AVAILABLE RECORDS:
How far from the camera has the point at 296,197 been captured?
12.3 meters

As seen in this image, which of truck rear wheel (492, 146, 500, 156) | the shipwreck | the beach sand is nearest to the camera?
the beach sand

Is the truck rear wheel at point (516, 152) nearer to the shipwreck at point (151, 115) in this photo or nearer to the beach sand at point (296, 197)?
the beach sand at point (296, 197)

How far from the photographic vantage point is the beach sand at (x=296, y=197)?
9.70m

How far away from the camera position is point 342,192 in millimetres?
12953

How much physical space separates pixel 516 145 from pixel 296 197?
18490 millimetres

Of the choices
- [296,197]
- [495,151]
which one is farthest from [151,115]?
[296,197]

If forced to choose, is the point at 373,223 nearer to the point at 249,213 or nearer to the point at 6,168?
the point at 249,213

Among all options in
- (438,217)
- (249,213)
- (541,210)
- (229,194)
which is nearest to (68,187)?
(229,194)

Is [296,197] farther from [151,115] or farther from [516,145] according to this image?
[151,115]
---
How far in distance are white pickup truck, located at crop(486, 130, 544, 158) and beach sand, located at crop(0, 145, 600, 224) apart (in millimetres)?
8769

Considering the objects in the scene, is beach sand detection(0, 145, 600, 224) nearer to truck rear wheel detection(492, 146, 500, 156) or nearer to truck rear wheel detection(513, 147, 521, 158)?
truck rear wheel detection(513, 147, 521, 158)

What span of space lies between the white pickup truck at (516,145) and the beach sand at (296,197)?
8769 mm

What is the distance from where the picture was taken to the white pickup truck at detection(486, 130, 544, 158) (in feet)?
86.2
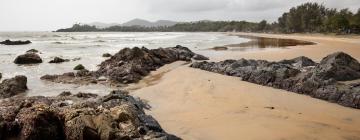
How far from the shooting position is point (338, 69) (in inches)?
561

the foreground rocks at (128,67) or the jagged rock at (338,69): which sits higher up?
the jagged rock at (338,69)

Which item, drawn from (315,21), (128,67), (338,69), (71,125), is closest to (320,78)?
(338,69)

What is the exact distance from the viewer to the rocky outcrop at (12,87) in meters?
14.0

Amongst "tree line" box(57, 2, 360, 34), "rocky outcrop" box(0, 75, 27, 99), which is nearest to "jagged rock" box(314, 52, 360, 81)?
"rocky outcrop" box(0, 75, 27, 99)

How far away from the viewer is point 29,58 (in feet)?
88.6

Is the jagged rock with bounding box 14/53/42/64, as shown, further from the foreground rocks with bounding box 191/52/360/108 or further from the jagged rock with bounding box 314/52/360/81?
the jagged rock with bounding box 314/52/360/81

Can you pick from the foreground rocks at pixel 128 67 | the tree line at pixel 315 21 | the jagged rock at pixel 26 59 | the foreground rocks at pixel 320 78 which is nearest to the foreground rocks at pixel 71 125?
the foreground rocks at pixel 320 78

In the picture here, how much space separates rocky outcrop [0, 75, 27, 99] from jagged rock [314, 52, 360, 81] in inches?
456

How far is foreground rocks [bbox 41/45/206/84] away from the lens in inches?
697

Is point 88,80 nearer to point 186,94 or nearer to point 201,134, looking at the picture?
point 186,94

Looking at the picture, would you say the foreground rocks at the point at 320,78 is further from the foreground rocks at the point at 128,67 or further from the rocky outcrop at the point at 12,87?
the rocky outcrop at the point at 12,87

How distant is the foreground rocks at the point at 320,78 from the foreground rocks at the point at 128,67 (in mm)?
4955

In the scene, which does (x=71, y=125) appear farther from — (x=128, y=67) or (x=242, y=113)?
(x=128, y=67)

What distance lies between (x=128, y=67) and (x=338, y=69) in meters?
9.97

WRITTEN INSTRUCTION:
Locate each line of the data above that contains the word "What" and copy those lines out. Case counts.

SOLUTION TO THIS EXERCISE:
What span of space lies between the white pickup truck at (516,145) and the beach sand at (296,197)?
What is the distance from where the picture was taken to the white pickup truck at detection(486, 130, 544, 158) (in feet)?
What is the exact distance from the viewer to the rocky outcrop at (12,87) in meters?
What distance lies between (x=128, y=67) and (x=338, y=69) in meters?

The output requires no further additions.